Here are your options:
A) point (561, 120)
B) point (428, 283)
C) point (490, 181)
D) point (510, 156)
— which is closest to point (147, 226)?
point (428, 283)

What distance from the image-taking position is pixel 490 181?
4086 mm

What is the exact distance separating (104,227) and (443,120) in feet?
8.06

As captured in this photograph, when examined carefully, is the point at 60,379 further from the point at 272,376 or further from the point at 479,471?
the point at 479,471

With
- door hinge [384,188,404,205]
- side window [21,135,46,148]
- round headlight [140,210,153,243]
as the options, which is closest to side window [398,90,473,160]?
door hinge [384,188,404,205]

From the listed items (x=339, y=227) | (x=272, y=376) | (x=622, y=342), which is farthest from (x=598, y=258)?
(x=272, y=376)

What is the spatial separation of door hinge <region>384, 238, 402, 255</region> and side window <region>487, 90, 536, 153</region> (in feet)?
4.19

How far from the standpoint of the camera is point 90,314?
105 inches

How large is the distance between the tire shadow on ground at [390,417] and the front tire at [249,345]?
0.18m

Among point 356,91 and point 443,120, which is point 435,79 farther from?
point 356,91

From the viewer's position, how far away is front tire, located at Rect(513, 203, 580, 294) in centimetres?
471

» To do:
Your task is to repeat every line exactly.

» Result for this exercise:
Here are your options:
A) point (561, 120)
B) point (428, 283)
C) point (490, 181)
D) point (510, 156)
— which is closest to point (147, 226)?
point (428, 283)

What distance from the image-taking position is pixel 490 181?
4086 mm

What is the exact distance separating (104,227) and (443,120) in feet?
8.06

As captured in this photograph, when examined carefully, is the point at 60,379 further from the point at 272,376 or further from the point at 479,471?
the point at 479,471

With
- door hinge [384,188,404,205]
- side window [21,135,46,148]
- round headlight [140,210,153,243]
as the options, which is closest to side window [398,90,473,160]?
door hinge [384,188,404,205]

From the listed items (x=339, y=227) | (x=272, y=376) | (x=622, y=342), which is farthest from (x=598, y=258)?
(x=272, y=376)

What is the spatial separation of door hinge <region>384, 238, 402, 255</region> and side window <region>487, 90, 536, 153</region> (in feet)?
4.19

How far from the standpoint of the camera is point 90,314?
105 inches

How large is the distance between the tire shadow on ground at [390,417] and the front tire at [249,345]?
0.18m

Among point 356,91 and point 443,120, which is point 435,79 farther from?
point 356,91

From the viewer's position, how far away is front tire, located at Rect(513, 203, 580, 294) in centimetres?
471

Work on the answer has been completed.